• _Short task_:
Find each line below that contains the word "panel" and copy it out in full.

• _Available data_:
______

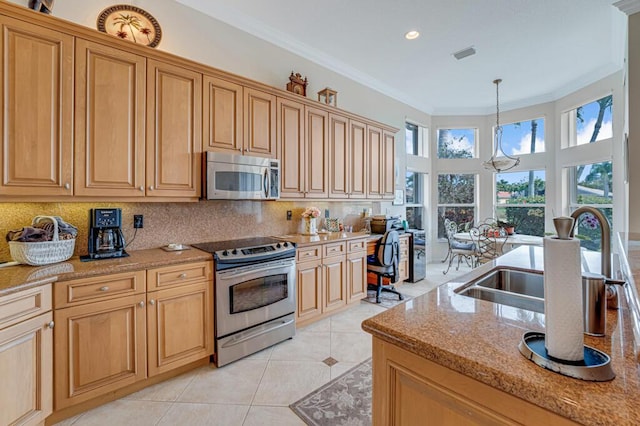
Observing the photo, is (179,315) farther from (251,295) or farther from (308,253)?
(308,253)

______

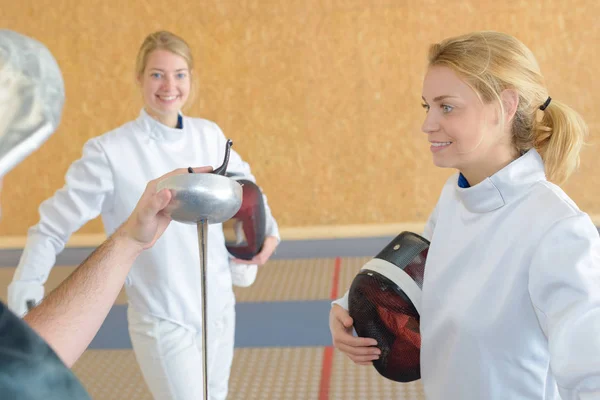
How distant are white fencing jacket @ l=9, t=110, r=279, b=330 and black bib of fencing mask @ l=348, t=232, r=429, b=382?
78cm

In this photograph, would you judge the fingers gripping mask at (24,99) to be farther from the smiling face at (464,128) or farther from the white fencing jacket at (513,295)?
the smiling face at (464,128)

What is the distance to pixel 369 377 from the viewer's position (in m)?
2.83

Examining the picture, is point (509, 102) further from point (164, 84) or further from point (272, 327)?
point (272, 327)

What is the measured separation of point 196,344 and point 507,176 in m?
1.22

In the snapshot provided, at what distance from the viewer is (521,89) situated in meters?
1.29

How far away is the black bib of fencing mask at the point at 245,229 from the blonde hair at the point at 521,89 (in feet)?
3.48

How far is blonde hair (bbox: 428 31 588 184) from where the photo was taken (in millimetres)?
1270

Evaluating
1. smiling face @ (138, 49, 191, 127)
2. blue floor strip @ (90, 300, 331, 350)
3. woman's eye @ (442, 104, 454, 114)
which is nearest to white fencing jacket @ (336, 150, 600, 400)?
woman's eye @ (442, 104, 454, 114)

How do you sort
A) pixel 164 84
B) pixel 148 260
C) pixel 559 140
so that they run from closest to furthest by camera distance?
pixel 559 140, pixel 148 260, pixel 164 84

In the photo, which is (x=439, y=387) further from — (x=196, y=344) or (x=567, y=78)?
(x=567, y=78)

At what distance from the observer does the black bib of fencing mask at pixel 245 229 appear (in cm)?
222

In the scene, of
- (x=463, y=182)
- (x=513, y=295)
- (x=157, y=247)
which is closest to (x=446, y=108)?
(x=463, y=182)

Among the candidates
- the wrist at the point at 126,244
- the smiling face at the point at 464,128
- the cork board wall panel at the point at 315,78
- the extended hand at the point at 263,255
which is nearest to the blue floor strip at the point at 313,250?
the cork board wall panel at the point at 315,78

______

• _Response to the task_:
- the cork board wall panel at the point at 315,78
the cork board wall panel at the point at 315,78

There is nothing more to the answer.